▶ **Tasks and exercises**:
1: Decide whether each statement below agrees with the Lucene SAIL page. Answer yes or no for each, and quote the words from the page that decide it.
(a) The search:property setting must always be given.
(b) Several indexed languages are separated by spaces.
(c) The parameter set in the configuration example keeps the Lucene index files in memory.
2: Answer these questions from the Lucene SAIL page:
(a) What URI is bound to the search prefix?
(b) What kind of store serves as the base SAIL in the configuration example?
(c) Which parameter value restricts indexing to French literals only?
3: Write a continuation of the Lucene SAIL page, picking up after its final line.

▶ **Text excerpt**:

::::::::

Skip to main content

Full-Text Indexing With the Lucene SAIL

The LuceneSail enables you to add full text search of RDF literals to find subject resources to any Sail stack.

It provides querying support for the following statement patterns:

PREFIX search: <http://www.openrdf.org/contrib/lucenesail#>

?subj search:matches [
	      search:query "search terms...";
	      search:property my:property;
	      search:score ?score;
	      search:snippet ?snippet ] .

The ‘virtual’ properties in the search: namespace have the following meaning:

  • search:matches – links the resource to be found with the following query statements (required)
  • search:query – specifies the Lucene query (required)
  • search:property – specifies the property to search. If omitted all properties are searched (optional)
  • search:score – specifies a variable for the score (optional)
  • search:snippet – specifies a variable for a highlighted snippet (optional)

Configuration

The LuceneSail is a stacked Sail: to use it, simply wrap your base SAIL with it:

Sail baseSail = new NativeStore(new File("."));
LuceneSail lucenesail = new LuceneSail();
// set any parameters, this one stores the Lucene index files into memory
lucenesail.setParameter(LuceneSail.LUCENE_RAMDIR_KEY, "true");
...
// wrap base sail
lucenesail.setBaseSail(baseSail);

Language filtering

You can add a filter to only index literals with particular languages, for example:

// this sail will now will only index French literals
lucenesail.setParameter(LuceneSail.INDEXEDLANG, "fr");

To use multiple languages, split them with spaces, for example:

// this sail will now only index French and English literals
lucenesail.setParameter(LuceneSail.INDEXEDLANG, "fr en");

Type filtering

You can add a filter to only index literals of subject with particular type, for example with the subject/literals

@prefix my: <http://example.org/> .

::::::::

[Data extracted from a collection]

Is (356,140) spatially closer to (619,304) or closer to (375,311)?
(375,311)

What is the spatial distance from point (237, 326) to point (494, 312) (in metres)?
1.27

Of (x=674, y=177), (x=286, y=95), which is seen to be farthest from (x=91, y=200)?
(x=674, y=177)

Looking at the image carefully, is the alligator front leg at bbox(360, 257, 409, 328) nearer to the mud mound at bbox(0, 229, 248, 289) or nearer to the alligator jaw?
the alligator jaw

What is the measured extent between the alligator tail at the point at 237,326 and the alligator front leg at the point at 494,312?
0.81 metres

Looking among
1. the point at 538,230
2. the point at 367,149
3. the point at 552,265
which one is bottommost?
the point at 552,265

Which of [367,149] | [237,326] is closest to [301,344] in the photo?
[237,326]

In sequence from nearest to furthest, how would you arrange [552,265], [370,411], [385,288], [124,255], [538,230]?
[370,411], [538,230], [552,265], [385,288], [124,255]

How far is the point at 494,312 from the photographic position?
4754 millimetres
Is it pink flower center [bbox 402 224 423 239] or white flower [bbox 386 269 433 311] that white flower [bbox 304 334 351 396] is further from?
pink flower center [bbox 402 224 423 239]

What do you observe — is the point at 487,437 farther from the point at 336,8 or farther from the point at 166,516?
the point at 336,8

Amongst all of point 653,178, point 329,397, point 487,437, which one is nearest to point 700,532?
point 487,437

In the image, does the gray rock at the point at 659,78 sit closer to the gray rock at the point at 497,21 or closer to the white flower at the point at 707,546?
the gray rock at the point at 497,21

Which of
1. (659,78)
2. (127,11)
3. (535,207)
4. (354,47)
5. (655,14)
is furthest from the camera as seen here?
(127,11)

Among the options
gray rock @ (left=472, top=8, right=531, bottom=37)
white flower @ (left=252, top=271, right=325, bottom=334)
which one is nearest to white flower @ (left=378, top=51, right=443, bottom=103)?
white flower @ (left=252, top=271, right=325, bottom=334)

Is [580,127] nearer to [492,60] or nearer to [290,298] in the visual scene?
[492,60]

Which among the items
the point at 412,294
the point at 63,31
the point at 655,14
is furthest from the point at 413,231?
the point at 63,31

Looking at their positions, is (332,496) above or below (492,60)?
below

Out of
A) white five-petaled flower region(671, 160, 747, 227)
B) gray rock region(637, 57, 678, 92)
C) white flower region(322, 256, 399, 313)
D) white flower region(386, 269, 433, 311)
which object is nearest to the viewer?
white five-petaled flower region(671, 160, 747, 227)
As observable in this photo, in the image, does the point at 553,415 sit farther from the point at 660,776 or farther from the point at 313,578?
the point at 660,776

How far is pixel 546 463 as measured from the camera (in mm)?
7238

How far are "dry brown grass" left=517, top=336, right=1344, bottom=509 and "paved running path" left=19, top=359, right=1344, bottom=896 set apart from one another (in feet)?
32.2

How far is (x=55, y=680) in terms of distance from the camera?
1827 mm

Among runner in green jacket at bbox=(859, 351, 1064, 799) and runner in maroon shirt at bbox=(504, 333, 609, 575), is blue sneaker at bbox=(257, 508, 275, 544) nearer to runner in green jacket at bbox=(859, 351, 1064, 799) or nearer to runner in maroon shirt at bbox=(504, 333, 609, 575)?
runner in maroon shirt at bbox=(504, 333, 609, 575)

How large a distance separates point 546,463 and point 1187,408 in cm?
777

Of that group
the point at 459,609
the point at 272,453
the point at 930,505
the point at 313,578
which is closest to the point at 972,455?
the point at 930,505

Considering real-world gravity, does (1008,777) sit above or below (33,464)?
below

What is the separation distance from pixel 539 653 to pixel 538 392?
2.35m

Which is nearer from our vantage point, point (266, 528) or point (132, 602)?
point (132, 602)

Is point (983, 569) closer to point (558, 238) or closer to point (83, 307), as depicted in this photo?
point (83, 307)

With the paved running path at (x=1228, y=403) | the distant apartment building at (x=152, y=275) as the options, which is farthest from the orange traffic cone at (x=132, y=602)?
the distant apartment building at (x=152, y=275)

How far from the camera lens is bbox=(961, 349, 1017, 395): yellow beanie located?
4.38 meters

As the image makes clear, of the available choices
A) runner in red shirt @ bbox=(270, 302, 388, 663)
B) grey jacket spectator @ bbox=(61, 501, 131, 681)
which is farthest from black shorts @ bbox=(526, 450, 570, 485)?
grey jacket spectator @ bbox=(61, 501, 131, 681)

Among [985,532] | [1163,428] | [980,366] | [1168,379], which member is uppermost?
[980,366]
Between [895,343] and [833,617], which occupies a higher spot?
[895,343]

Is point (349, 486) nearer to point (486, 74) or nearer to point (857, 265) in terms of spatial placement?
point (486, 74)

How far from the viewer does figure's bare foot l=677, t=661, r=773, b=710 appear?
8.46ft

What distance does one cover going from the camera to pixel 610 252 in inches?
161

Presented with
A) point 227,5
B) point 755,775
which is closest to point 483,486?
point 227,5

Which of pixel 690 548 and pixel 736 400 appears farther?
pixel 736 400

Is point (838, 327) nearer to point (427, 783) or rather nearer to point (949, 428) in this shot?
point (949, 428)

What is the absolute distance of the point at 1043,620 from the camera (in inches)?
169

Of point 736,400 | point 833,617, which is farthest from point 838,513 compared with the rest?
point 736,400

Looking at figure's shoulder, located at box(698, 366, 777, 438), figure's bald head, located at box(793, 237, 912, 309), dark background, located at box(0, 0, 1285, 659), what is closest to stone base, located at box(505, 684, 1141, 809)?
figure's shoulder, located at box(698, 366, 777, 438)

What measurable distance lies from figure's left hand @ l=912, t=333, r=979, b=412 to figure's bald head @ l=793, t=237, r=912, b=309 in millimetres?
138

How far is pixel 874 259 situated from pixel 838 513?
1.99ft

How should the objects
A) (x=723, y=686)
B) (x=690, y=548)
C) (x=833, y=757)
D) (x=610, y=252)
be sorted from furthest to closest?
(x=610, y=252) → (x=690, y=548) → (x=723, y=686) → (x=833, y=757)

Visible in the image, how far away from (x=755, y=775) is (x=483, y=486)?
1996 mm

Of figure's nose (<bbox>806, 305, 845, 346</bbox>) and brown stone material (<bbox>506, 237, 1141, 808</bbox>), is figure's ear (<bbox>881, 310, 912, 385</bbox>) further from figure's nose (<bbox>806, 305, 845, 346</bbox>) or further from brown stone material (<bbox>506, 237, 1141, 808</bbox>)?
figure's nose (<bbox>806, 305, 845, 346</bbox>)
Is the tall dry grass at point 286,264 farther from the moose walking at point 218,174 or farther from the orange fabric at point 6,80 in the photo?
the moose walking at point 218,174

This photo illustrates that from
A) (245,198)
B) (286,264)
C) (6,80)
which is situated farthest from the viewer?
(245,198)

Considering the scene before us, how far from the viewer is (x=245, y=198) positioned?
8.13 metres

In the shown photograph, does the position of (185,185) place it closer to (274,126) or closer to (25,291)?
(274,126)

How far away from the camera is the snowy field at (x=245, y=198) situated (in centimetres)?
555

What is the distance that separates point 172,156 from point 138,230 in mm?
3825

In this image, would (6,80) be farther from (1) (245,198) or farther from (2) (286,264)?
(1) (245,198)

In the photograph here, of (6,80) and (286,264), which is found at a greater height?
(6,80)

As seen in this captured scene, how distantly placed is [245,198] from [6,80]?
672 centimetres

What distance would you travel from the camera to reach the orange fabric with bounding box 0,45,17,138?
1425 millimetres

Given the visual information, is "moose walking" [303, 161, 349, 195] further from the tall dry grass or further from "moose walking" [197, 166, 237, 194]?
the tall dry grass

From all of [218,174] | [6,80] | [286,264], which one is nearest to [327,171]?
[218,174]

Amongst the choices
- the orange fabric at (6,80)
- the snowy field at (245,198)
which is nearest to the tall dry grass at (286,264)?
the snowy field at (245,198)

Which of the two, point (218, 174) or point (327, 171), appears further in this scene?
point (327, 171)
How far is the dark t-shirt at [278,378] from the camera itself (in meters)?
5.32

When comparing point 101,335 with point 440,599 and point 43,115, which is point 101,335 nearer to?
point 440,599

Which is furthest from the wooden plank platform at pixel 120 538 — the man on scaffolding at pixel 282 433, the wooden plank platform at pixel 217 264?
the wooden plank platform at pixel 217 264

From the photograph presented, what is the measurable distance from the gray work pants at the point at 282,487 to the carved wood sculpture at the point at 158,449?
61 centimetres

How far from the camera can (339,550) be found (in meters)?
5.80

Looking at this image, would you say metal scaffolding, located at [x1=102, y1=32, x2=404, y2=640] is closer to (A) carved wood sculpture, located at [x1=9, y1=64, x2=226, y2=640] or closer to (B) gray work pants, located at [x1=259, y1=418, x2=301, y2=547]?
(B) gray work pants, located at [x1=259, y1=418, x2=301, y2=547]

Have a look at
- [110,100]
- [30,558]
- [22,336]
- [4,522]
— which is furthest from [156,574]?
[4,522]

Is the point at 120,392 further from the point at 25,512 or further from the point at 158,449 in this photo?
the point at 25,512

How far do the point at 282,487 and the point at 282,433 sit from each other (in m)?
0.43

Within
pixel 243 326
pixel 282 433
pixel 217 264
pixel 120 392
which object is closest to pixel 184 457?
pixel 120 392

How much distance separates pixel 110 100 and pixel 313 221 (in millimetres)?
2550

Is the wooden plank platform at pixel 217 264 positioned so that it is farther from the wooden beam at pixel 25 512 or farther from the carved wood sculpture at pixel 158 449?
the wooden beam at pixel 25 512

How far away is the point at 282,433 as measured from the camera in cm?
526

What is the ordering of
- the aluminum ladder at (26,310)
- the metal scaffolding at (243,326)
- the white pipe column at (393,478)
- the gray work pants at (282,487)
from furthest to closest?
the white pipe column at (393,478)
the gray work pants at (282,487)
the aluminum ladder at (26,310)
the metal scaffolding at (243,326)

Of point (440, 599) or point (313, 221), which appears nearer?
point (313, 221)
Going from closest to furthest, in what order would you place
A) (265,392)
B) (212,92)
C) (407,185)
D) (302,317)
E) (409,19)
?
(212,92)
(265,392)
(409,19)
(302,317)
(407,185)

::::::::

▶ **Answer list**:
1:
(a) No: "If omitted all properties are searched (optional)"
(b) Yes: "To use multiple languages, split them with spaces"
(c) Yes: "this one stores the Lucene index files into memory"

2:
(a) http://www.openrdf.org/contrib/lucenesail#
(b) A NativeStore
(c) "fr"

3:
my:subject1 my:oftype my:type1 ;
            my:prop   "text"   .

my:subject2 my:oftype my:type2 ;
            my:prop   "text"   .

To only index the literals of the subjects with the type my:type1, you can use the type filter parameter:

// this sail will now only index literals of subjects ?s with the triple (?s ex:oftype ex:type1).
lucenesail.setParameter(LuceneSail.INDEXEDTYPES, "http\\://example.org/oftype=http\\://example.org/type1");

You can specify multiple types for the same type predicate by splitting them with spaces, you can specify multiple type predicates by splitting them with new lines, example:

// this sail will now only index literals of subjects ?s with the triple:
// (?s ex:oftype1 ex:type11), (?s ex:oftype1 ex:type12), (?s ex:oftype2 ex:type21) 
// or (?s ex:oftype2 ex:type22).
lucenesail.setParameter(LuceneSail.INDEXEDTYPES, 
		"http\\://example.org/oftype1=http\\://example.org/type11 http\\://example.org/type12\n"
		"http\\://example.org/oftype2=http\\://example.org/type21 http\\://example.org/type22"
);

You can use the special predicate a instead of rdf:type.

You can also reduce the usage of the base sail to set the type of backtracking:

  • TypeBacktraceMode.COMPLETE: (default) will check every triples with ?s and try to add or remove them in the Lucene Index.
  • TypeBacktraceMode.PARTIAL: won’t check previous triples in the store, assume that the user would add new elements to the index after and with the add of a type triple and would remove elements to the index with the remove of type.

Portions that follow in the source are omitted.